Equilibrial, because it says coexistence depends on patterns of resource use and that competitive exclusion will sort out organisms until only ones with different niches remain
What does it mean when a cycle damps out or becomes amplified?
damp out
- predator and prey level off asymptotically at stable values and coexist indefinitely
Amplified
- mutual extinction
Do predator prey lagged cycles actually exist in the lab
not really, and if they do, it doesn’t persist for long.
How prey persists
- finding refuge (nooks and crannies)
- multiple prey species
Predator-prey cycles are most pronounced in….
- simple communities with low species richness where predators have little choice
- predators are obligate specialists that can successfully consume only one species of prey
Where can we see pronounced long-lived predator-prey cycles in real life?
- Arctic
- with herbivorous insects (frequently eat only one kind of plant because they’ve adapted to the chemical defences of that plant)
How does predation affect interspecific competition?
It can stop superior competitors from outcompeting inferior competitors. It keeps competition for resources from reaching an equilibrium state.
Robert Paine
sea star experiments
- when the starfish were removed biodiversity went down because mussels proliferated (biotic factors)

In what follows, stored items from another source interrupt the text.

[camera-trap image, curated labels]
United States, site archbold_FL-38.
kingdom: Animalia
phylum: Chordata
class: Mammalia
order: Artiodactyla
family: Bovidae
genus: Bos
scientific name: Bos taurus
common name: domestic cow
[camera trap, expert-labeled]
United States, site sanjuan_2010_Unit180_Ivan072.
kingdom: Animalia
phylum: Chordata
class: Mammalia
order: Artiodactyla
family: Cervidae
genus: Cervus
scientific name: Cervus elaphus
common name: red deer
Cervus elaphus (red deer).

- in calm waters, mussels survived better because they weren’t being scraped off by debris slammed against rock from turbulent water (abiotic factors)

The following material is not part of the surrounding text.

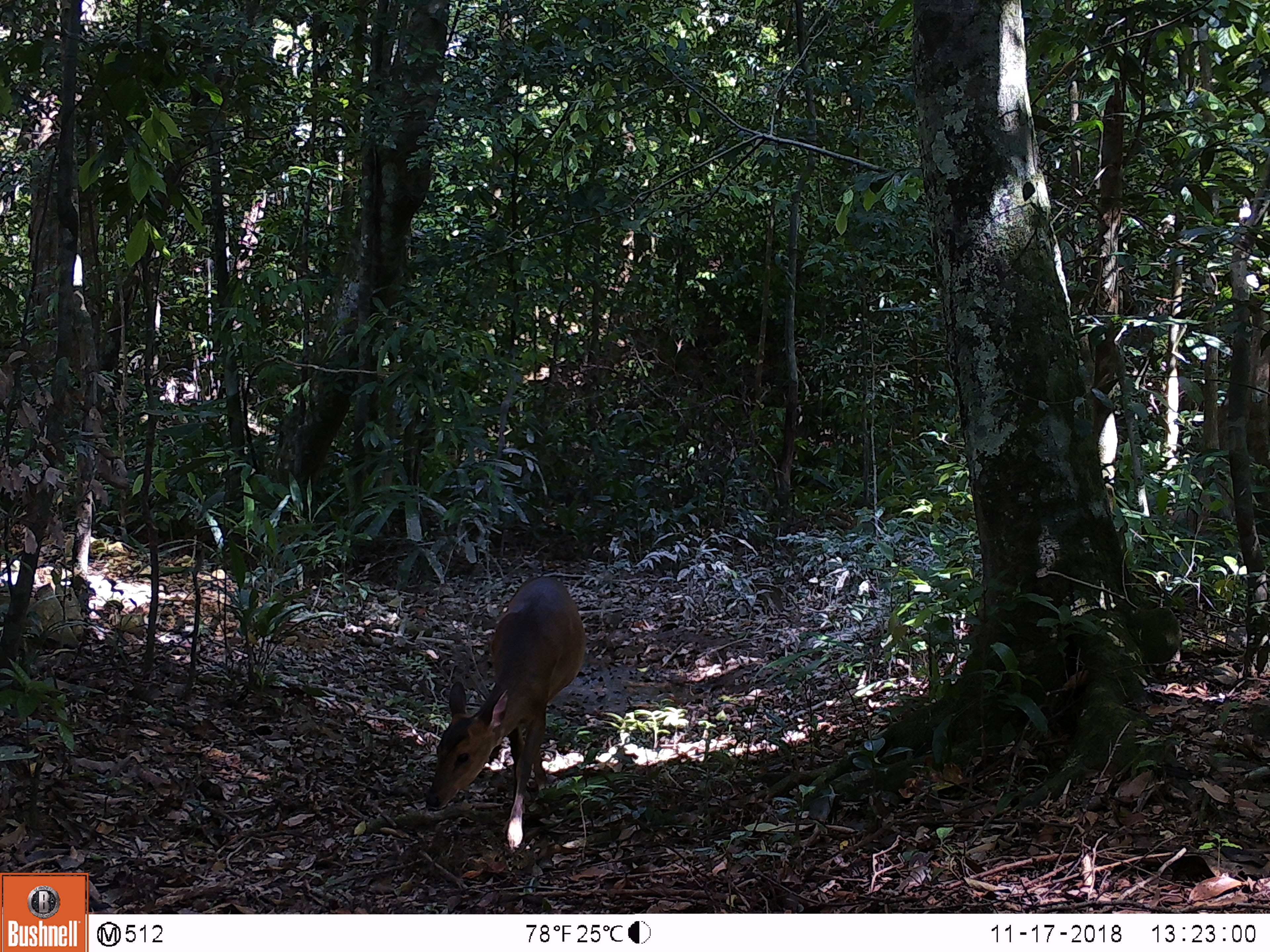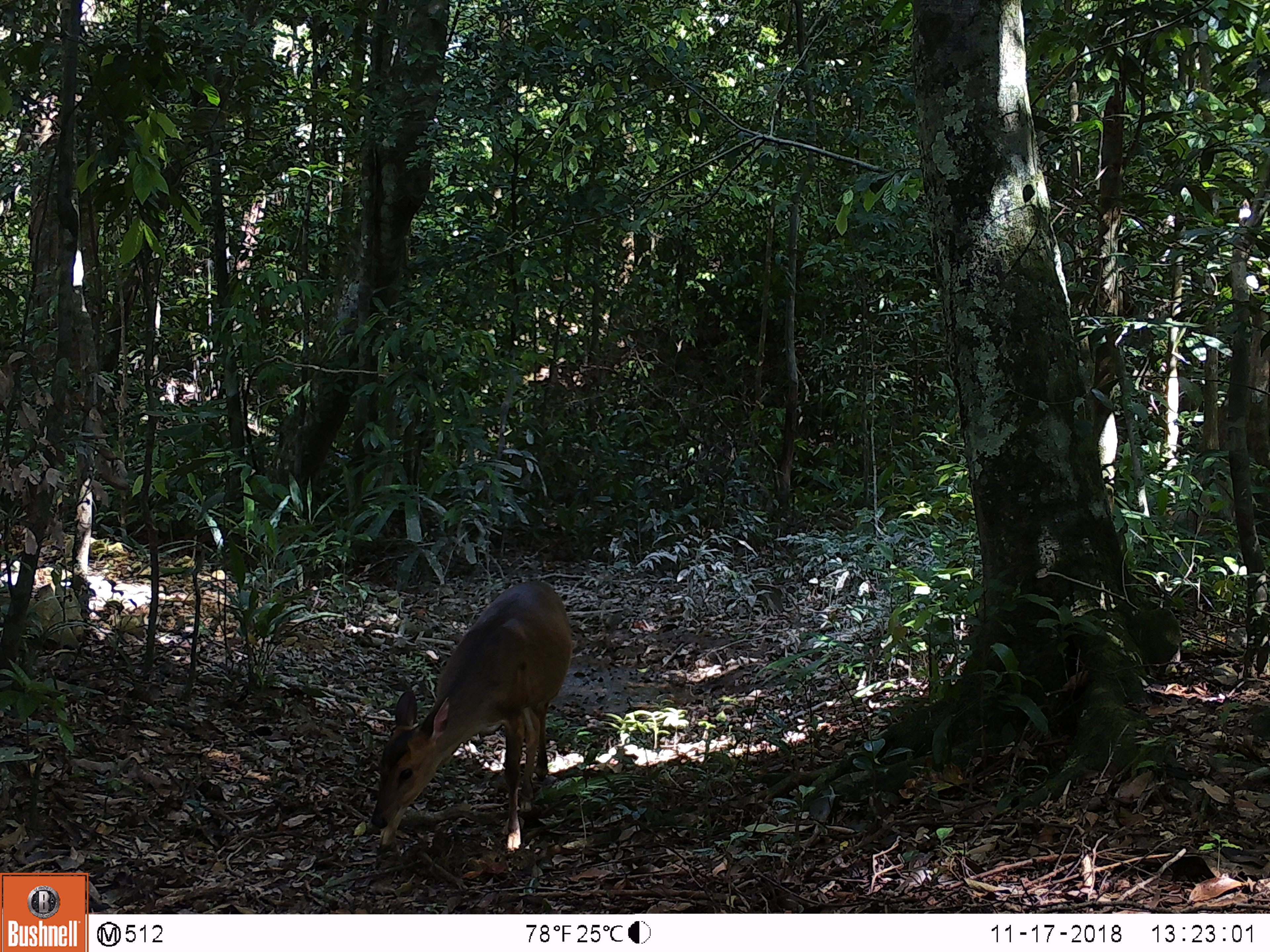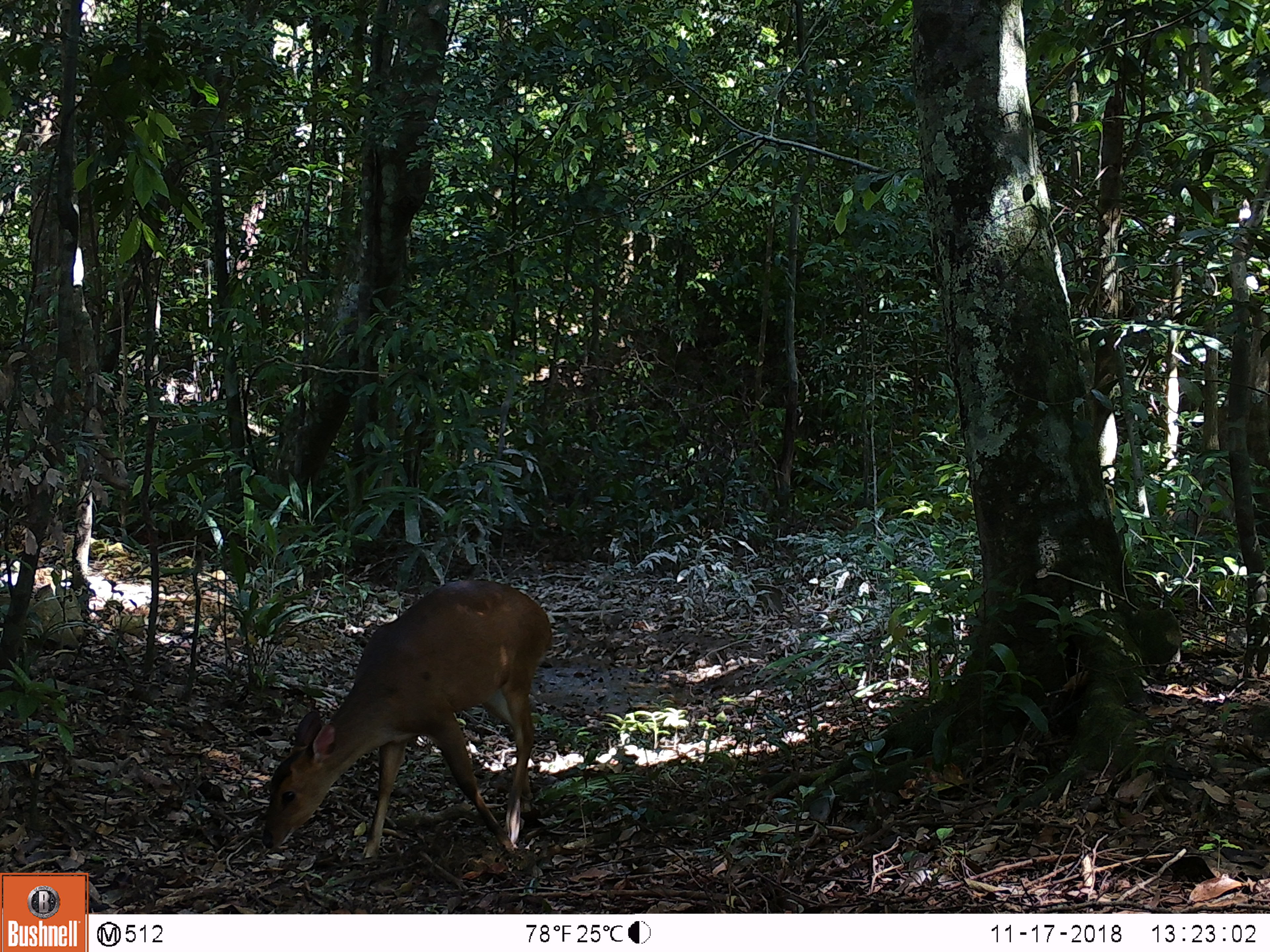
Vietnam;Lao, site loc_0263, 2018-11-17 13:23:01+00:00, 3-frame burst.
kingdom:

Why are predators, parasites, and diseases especially effective mechanisms for driving populations below their carrying capacity?
Because they are density-dependent control factors. The more abundant the prey, the more efficient the natural enemy.
metapopulation
collection of numerous smaller subpopulations spread across space (regions contain numerous discrete patches of habitat)
equilibrium proportion of patches occupied (equation)
p = 1 - (e/c)
source-sink dichotomy
- source patch maintains a growing subpopulation and is a net exporter of dispersing colonists
- sink patch is lower quality and incapable of maintaining subpop. except through immigration (if dispersal were cut off the sink patch would go extinct, but if it is embedded in a healthy metapop, it can remain occupied indefinitely)
emergent properties
Attributes of the whole system that are not inherent in the individual parts of the system (whole is greater than the sum of its parts)
coexistence can be…
global but not local. The differences in life histories allows prolonged coexistence at the metapopulation level.